What is the difference between EMF and voltage: a simple explanation with an example

Now EMF and voltage are perceived by many as identical concepts, which, even if they have some distinctive features, are so insignificant that they hardly deserve your attention.

On the one hand, this state of affairs takes place, because those aspects that distinguish these two concepts are so insignificant that even more or less experienced users are unlikely to notice them. However, they are still provided and it is also impossible to say that the EMF and voltage are exactly the same.

What is voltage

Electric voltage (denoted as U) is a physical quantity that reflects the quantitative characteristic of the work of the electric field in transferring charge from point A to point B. Accordingly, the voltage can be between two points of the circuit, but unlike EMF, it can be between two terminals of which something from the elements of the circuit. Let us recall that EMF characterizes the work performed by external forces, that is, the work of the current source itself or the EMF to transfer charge through the entire circuit, and not on a specific element.

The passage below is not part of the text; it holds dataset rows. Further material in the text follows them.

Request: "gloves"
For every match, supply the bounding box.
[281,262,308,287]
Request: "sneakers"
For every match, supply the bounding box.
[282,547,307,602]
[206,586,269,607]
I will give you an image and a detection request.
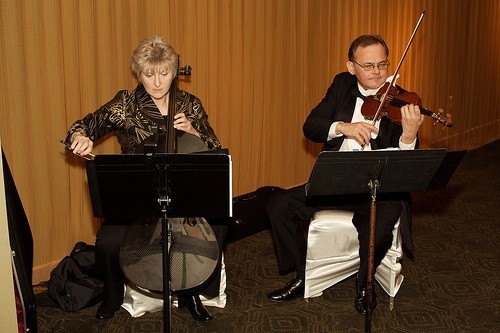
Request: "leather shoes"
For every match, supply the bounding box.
[268,278,304,302]
[355,274,376,315]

This definition can be expressed in simple language. The voltage of direct current sources is the force that moves free electrons from one atom to another in a certain direction.

For alternating current the following concepts are used:

  • instantaneous voltage is the potential difference between points in a given period of time;
  • amplitude value – represents the maximum absolute value of the instantaneous voltage value over a period of time;
  • average value – constant voltage component;
  • RMS and RMS.

The voltage of a circuit section depends on the conductor material, load resistance and temperature. Just like electromotive force is measured in Volts.

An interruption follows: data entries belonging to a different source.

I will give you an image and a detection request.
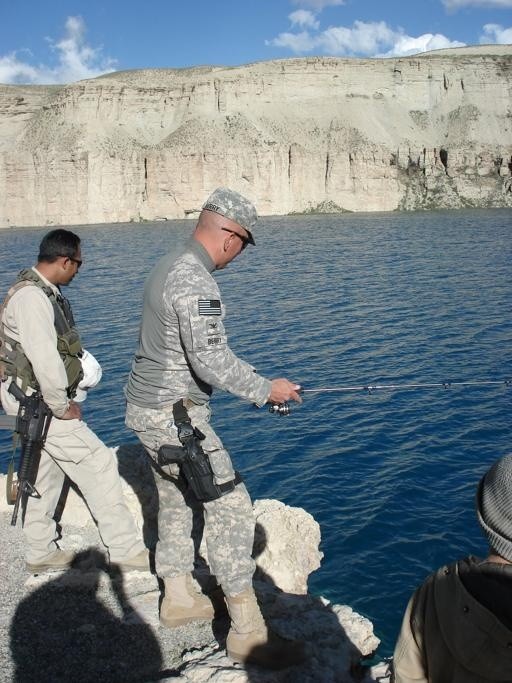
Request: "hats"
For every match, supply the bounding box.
[73,348,102,403]
[201,188,257,246]
[477,456,512,562]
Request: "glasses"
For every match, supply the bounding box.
[61,256,82,268]
[222,228,249,251]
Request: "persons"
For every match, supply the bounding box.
[1,229,155,573]
[123,186,319,670]
[389,452,511,683]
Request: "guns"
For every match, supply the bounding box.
[158,444,220,501]
[1,381,48,525]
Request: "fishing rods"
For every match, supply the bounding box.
[270,381,512,415]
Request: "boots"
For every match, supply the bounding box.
[26,550,76,573]
[159,572,228,628]
[224,588,305,670]
[110,548,155,572]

Often, to understand the physical meaning of tension, it is compared to a water tower. A column of water is identified with voltage, and a flow with current.

At the same time, the column of water in the tower gradually decreases, which characterizes a decrease in voltage and a decrease in current.

Are emf and voltage the same thing? If not, can you provide a simple explanation of what they represent?)))

Electromotive force and voltage

To maintain an electric current in a conductor, some external source of energy is needed, which would always maintain a potential difference at the ends of this conductor. Such energy sources are the so-called sources of electric current, which have a certain electromotive force that creates and maintains a potential difference at the ends of the conductor for a long time.

Electromotive force (abbreviated EMF) is denoted by the letter E. The unit of measurement for EMF is the volt. In our country, the volt is abbreviated as “B”, and in the international designation it is abbreviated as “V”.

So, to obtain a continuous flow of electric current, you need an electromotive force, that is, you need a source of electric current.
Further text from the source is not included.